WORK ORDER 1 — Render this sentence from the text on Malaysia's financial sector in Spanish: "Malaysia has practised an open economic approach."
WORK ORDER 2 — Pick up the text on Malaysia's financial sector after its final sentence and keep writing.

GIVEN TEXT —
Malaysian Economics: Financial sector

 5. Explain the Impacts of the Global Financial Crisis in 2008 and also the global economic crisis due to COVID-19 pandemic in 2020 on the financial sector.

    The troubles in the US financial system, which began in mid-2007, were caused by a decline in the quality of subprime assets.  The bankruptcy of many major US and global financial institutions in September 2008 sparked widespread fears of systemic disruptions in global financial markets, leading to the ‘freezing’ of interbank and credit markets in numerous financial centres across the world.  This situation has had numerous detrimental consequences, particularly for other developing countries such as Malaysia.

    The global recession has had an impact on Malaysia’s international commerce sector.  Malaysia has practised an open economic approach.  The recession in advanced economies began to influence the Malaysian economy in the fourth quarter of 2008.  Exports were down 7.4%, and industrial output was down 11.1%, respectively.  In addition, declining business circumstances stifled private investment.  However, strong domestic demand, particularly personal spending, kept the economy from falling in the fourth quarter of 2008.  

    According to capital flows data, Malaysia has experienced capital flight since the second quarter of 2008.  Banks and financial institutions in the United States and Western Europe cut back on international activity and concentrated on domestic markets.  The amount of money moving into Malaysia has decreased dramatically, with net financial and capital flows falling from RM37.7 billion in 2007 to RM118.5 billion in 2008.  Then there’s the direct investment sector, where FDI into Malaysia dropped 98 per cent from RM15.9 billion in the second quarter of 2008 to RM0.3 billion in the third.  In 2008, FDIs declined by 17% for the entire year.

Stored records
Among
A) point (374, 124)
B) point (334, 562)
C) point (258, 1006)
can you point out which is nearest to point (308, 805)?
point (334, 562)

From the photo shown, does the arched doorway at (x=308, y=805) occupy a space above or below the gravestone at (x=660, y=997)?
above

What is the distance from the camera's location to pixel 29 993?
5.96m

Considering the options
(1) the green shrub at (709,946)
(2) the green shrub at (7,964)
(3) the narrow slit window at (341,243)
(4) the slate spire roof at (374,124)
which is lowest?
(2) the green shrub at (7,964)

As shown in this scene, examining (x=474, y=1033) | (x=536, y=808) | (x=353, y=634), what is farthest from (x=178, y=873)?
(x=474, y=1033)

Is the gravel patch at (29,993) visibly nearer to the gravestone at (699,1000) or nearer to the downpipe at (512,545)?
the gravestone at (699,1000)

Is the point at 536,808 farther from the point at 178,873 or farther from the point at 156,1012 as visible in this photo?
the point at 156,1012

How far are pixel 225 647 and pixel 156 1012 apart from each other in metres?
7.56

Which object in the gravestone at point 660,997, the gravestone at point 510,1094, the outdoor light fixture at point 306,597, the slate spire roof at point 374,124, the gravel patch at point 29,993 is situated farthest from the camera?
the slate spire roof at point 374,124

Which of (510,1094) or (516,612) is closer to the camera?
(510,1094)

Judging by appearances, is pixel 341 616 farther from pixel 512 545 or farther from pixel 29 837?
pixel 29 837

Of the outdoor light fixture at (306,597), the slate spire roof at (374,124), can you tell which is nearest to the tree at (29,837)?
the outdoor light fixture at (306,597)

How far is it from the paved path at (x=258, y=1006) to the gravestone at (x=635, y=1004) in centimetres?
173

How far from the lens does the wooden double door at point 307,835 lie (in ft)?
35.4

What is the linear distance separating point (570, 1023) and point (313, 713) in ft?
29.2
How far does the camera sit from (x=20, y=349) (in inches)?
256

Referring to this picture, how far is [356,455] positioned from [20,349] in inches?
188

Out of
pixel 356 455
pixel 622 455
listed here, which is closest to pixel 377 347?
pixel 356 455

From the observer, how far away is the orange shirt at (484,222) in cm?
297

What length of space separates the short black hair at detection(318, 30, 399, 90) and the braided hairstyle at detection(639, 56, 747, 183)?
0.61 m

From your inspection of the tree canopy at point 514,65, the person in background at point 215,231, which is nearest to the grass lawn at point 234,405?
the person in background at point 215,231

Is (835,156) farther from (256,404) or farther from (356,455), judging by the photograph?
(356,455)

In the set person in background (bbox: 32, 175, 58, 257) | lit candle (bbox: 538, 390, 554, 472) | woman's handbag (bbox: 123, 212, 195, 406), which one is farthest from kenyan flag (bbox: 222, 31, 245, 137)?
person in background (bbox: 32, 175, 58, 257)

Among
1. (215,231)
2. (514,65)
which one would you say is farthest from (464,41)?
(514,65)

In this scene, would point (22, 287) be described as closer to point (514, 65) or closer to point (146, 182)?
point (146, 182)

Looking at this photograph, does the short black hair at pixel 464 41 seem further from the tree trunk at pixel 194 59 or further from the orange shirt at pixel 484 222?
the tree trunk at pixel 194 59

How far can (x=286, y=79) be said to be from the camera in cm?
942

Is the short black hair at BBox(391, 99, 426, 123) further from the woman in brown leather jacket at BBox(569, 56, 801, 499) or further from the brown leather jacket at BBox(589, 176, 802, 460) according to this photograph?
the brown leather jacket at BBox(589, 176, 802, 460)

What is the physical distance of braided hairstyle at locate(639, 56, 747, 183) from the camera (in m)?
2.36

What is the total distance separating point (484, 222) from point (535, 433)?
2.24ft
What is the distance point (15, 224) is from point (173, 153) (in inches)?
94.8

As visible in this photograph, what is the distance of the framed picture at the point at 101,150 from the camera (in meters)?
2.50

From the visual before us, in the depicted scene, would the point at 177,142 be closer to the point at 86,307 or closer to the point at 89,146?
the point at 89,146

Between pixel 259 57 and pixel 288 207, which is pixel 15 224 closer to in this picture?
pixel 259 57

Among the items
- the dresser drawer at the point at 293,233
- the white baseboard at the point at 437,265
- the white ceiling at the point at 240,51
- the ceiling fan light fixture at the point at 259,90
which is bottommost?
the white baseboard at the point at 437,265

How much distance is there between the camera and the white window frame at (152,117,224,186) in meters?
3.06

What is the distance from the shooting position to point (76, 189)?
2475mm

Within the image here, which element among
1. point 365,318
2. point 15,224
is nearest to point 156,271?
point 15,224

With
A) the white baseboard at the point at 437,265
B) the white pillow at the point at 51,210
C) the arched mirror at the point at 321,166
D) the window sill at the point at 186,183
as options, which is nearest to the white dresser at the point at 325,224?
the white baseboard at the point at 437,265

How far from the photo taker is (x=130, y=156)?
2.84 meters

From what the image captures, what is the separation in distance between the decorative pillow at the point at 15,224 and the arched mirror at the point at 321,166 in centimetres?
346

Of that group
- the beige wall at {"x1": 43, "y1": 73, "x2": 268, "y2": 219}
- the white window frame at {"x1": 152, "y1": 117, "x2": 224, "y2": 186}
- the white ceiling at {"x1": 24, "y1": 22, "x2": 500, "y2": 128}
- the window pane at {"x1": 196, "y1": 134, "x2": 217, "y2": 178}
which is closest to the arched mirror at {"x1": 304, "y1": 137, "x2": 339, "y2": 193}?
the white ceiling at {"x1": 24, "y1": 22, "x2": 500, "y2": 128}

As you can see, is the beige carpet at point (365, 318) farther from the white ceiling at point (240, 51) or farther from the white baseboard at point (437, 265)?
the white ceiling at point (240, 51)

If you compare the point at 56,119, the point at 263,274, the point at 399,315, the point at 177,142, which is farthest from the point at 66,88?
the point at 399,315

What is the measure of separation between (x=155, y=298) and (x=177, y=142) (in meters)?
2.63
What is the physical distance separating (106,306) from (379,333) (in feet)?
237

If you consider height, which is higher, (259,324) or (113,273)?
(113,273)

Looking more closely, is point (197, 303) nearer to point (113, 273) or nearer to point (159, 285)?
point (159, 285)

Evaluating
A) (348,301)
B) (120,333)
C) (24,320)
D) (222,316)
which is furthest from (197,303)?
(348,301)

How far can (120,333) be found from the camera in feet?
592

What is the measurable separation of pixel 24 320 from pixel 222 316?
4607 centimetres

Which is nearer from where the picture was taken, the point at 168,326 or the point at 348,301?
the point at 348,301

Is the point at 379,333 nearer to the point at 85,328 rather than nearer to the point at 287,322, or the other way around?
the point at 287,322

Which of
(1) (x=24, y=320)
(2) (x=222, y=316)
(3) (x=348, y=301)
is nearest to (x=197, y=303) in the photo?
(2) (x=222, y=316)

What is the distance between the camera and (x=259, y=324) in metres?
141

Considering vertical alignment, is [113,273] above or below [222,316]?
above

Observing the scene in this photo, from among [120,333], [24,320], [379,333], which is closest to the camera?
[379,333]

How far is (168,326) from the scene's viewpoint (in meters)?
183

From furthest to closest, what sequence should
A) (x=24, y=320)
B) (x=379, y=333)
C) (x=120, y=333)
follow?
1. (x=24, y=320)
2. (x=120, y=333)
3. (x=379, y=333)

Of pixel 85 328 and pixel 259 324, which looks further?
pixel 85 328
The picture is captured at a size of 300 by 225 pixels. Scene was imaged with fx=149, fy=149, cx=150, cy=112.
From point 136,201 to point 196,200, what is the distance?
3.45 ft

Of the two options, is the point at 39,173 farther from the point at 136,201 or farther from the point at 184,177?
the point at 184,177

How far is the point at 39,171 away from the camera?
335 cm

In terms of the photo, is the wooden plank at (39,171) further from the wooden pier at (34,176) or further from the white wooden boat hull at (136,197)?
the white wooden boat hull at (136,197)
---
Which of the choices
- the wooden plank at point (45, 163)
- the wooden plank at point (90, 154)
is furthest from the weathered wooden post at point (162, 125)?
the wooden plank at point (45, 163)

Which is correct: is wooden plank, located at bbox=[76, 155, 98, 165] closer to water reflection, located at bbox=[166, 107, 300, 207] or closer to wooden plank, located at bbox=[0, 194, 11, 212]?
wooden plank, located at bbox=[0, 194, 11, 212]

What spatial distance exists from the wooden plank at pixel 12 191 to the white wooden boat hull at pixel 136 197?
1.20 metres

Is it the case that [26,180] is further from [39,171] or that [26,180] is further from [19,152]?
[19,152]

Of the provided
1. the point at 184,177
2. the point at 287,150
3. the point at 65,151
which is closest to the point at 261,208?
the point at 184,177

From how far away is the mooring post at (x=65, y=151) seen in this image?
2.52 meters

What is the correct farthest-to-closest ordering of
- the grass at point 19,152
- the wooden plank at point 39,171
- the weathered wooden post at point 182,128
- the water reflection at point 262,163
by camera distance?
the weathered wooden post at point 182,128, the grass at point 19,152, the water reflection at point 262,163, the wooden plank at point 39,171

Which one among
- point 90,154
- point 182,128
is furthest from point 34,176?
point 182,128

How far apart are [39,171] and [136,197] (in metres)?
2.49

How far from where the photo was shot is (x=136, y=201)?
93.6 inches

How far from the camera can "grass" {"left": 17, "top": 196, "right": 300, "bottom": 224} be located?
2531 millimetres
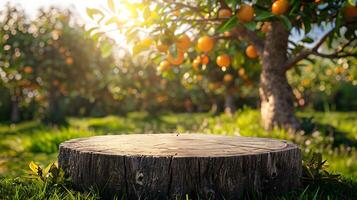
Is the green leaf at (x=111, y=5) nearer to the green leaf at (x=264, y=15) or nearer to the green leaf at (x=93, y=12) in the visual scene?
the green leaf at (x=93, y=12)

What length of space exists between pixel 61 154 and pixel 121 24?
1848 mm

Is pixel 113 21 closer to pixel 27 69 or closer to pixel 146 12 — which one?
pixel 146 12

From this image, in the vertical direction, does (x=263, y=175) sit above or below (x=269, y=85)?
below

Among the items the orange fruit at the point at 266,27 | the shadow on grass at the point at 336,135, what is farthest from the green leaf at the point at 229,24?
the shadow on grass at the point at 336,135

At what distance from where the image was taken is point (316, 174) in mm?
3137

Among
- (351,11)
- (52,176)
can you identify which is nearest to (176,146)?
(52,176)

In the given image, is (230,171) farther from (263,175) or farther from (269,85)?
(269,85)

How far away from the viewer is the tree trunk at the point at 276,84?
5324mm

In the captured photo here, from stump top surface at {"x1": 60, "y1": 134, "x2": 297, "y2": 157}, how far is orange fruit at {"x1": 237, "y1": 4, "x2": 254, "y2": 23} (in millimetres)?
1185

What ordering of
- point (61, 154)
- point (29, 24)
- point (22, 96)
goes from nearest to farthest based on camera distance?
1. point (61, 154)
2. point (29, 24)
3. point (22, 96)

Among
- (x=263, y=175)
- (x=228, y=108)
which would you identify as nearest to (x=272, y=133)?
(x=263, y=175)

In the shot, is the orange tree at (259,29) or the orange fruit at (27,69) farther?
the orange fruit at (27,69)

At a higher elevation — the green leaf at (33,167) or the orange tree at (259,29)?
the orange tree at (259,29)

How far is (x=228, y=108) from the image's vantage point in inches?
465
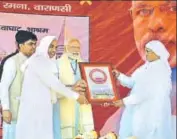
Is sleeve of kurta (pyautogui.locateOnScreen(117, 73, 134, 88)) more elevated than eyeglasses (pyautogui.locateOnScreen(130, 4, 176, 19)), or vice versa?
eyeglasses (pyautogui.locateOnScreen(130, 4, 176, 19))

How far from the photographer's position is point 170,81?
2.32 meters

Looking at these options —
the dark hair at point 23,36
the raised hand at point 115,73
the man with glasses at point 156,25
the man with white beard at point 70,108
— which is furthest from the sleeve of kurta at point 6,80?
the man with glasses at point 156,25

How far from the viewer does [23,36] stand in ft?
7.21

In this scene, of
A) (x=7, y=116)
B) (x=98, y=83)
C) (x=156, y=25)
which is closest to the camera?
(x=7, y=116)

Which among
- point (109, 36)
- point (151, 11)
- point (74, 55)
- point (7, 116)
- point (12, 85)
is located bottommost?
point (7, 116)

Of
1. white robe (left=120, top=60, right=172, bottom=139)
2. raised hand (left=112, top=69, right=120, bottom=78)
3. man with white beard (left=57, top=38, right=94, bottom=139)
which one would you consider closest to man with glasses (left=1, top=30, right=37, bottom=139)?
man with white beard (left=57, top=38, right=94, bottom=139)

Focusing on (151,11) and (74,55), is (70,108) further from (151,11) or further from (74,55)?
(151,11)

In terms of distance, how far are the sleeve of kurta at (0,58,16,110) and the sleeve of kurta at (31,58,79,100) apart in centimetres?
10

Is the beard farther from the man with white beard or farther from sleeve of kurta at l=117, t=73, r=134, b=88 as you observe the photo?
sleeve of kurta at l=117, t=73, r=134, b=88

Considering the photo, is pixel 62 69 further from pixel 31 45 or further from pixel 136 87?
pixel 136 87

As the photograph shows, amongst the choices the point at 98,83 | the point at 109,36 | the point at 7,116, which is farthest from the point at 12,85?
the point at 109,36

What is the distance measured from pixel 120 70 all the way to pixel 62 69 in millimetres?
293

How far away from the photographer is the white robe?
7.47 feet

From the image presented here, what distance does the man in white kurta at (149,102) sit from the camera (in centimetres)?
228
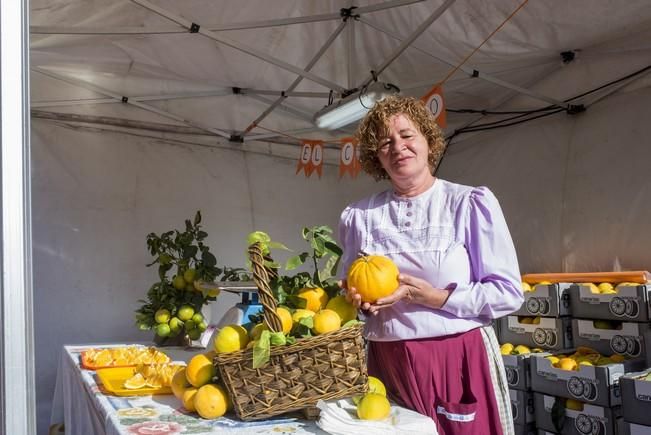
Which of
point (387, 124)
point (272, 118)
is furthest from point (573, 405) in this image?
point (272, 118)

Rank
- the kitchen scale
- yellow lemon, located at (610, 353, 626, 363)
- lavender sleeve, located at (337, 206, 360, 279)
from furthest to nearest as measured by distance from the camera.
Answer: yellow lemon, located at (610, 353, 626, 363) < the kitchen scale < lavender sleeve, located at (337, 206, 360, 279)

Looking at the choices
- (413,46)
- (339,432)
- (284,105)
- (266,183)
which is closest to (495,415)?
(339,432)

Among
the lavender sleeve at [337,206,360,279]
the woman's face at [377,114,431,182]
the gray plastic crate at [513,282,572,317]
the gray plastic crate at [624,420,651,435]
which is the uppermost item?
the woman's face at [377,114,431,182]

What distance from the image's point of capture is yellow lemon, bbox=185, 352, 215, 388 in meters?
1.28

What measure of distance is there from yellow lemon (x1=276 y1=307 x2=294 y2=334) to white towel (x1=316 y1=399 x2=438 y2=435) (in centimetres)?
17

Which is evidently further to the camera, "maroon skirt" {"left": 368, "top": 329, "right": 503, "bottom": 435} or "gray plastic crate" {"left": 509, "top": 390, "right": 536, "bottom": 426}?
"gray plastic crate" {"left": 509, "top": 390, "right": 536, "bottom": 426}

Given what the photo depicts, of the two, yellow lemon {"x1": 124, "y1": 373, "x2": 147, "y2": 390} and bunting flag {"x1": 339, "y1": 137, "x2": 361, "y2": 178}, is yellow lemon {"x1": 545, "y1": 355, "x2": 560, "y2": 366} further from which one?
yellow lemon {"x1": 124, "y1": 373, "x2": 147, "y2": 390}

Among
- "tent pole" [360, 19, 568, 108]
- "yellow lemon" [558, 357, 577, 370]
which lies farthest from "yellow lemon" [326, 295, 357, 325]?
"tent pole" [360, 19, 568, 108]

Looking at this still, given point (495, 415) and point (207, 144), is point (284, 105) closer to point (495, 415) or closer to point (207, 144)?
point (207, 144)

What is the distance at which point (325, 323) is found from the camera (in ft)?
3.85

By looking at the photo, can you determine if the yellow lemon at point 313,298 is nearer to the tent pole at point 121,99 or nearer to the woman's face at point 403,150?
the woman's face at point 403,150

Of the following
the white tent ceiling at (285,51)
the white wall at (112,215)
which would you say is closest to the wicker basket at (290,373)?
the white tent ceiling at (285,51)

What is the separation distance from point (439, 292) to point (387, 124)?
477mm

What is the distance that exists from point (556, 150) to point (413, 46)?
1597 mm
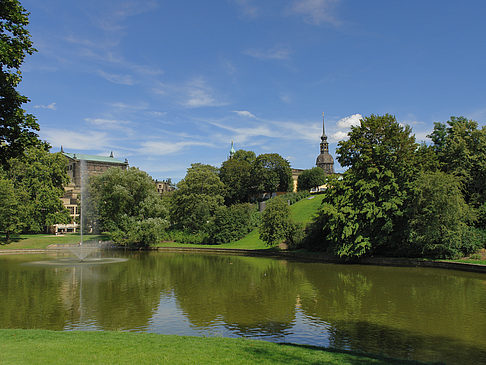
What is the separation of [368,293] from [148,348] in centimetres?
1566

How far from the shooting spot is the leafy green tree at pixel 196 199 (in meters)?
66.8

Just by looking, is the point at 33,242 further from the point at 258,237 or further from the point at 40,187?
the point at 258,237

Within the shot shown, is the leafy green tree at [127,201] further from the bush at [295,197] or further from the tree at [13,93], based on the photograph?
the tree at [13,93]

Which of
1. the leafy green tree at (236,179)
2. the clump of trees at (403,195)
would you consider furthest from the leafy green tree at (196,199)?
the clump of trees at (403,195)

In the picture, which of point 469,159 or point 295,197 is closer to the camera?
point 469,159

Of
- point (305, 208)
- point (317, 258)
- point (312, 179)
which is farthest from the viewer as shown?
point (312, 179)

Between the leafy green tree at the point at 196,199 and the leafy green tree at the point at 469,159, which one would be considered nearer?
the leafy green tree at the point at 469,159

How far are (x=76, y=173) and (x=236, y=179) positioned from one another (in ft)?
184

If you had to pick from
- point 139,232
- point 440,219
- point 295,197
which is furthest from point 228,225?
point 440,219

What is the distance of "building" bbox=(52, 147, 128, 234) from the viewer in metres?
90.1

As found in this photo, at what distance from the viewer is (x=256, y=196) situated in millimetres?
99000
---
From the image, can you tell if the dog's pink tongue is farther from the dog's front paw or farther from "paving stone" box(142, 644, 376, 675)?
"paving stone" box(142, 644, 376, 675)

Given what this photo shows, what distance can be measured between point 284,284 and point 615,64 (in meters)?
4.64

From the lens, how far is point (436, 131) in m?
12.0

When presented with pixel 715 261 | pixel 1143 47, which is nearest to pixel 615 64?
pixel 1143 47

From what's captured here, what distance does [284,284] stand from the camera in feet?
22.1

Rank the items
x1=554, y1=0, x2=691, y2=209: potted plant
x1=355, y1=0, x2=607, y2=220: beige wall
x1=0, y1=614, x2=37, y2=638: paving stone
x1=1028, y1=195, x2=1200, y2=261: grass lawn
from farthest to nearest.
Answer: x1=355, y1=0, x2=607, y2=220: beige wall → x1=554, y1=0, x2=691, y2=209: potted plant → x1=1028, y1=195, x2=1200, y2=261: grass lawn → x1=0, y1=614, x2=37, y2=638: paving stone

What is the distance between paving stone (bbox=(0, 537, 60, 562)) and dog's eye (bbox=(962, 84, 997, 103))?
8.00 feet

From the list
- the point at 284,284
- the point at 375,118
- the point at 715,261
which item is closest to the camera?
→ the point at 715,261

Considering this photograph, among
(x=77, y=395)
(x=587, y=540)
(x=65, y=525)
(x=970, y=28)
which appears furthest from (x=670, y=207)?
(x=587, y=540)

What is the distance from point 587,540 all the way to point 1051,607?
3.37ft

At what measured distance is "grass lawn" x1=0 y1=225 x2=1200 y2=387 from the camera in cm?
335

EXPECTED ANSWER 1 — Malasia ha practicado un enfoque económico abierto.

EXPECTED ANSWER 2 —
    However, even though the COVID-19 pandemic has hit Malaysia, the effect is not as severe as the Global Financial Crisis in 2008 did.  According to the Economic Outlook 2021 by the Ministry of Finance, the country’s monetary and financial environment remained strong throughout the COVID-19 pandemic and supported the economic recovery.  The government has implemented a monetary policy that provides additional stimulus measures to maintain the momentum of economic recovery.  These operations were driven by vibrant money and foreign exchange markets as well as intermediation activities.  According to Bank Negara Malaysia, the institution has lowered the overnight policy rate (OPR) consecutively by 125 basis points (bps) in the first seven months of 2020 to 1.75 per cent, the lowest level ever recorded.  Furthermore, interest rates in the banking system have been reduced in line with the reduction in the OPR since January 2020.

    BNM (2020) reported that the banking sector remained strong and orderly as it was supported by adequate liquidity and capital buffers.  The capital market will continue to be resilient with the impetus of good existing infrastructure and instruments.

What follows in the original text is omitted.